И впустил, и чашку дал. Оказалось, что всего лишь воды и просил. Лишь она и требовалась… Только уселся он прочно, как навсегда. "Что, — думаю, — сейчас их всех поднимать и ехать или пусть уж поспят до утра?.. А может, и вообще уже ЗРЯ ехать — ничего-то там и нет, и такая судьба мне выпала: к сыну поспеть и выжить… А как же?.." Вот в эту сторону невозможно и подумать, про тех, кто ТАМ. Это как-то отрезвляет. Да полно, да не наплел ли ты все? Э, нет, говорит, кабы наплел… И опять вворачивает подробность. Мне ли не знать, какова она, подробность? Гипноз один… однако опять верю. Потому что страшно.
"Что это я тебя не знаю?" — опять говорит он, это у меня-то в доме мною впущенный, сидючи!.. "А я тебя", — говорю. "Меня не знаешь?! Да нет такого, кто меня здесь не знает! Я — Чистяков! У меня брат на железной дороге…" И так далее.

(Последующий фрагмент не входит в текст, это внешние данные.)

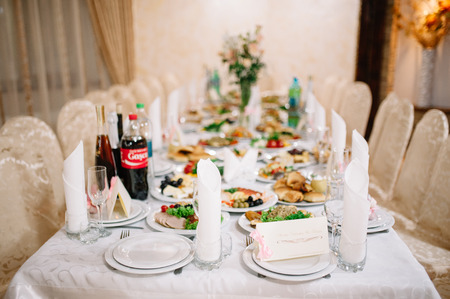 Banquet wedding table setting on evening reception awaiting guests
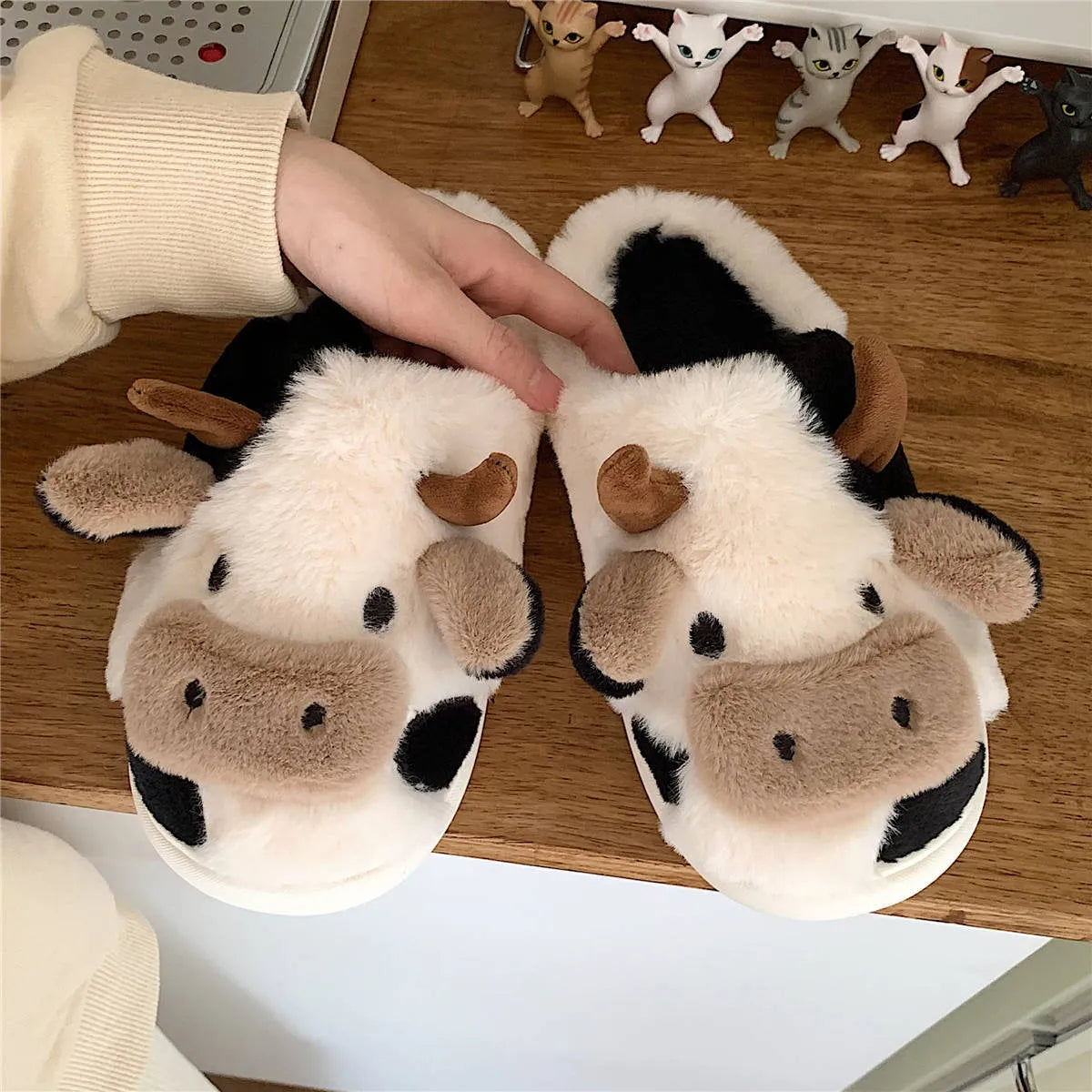 White cow design slippers with plush faux fur upper and textured non-slip sole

Понял я про него: такой мужик — то он сидел, то воевал, то у него ордена, то внуки, то я ему сынок, то он меня младше — пьянь, поэтическая натура, я таких много не в деревне видел, а — ИЗ. Понял я про него, да не все: "Ты меня не знаешь, а знаешь ли ты, что ты в МОЕМ доме сидишь?" Историю покупки избы моим тестем я знал смутно — может, и правда. Нетрудно было в таком случае, с авторской сентиментальностью, вообразить, каково это: узнать про войну, быть не вполне, сами ноги привели… и вот на пороге, где родился и вырос, неизвестно какой, но инородец сидит, в усах и в очках ("Почему у тебя усы, а у меня нет?" — в частности, спросил он меня с наигранной социальной злобой, а про очки — нет, ничего не сказал…), сидит на родимом пороге, и в дом не пускает, и даже воды не подаст… И вот я и впустил, и подал (за войну-то!), а он сидит, скорбит и воды той отпить не может: сидит в вечной наклонке, мастерски ни на что не опираясь, но и с табурета не падая, а чашка в его руке, в другую наклонку, но тоже не вываливается, и вода в ней, под острым углом, подчиняясь физике, обозначает горизонт и неправдоподобный угол, и Чистякова, и чашки. Оставим его до утра в этой позе.
А наутро та же трава и погода — ни Чистякова, ни войны; однако в трех дворах наших с удивительным спокойствием подтверждают: да, было дело— теперь война; подождем, сообщат… Да кто сказал-то?! А Чистяков и сказал.
Подождали еще денек — и ничего нам не сообщили, не подтвердилось, а нам и не до того было: погодка наконец выдалась — сено ворошить.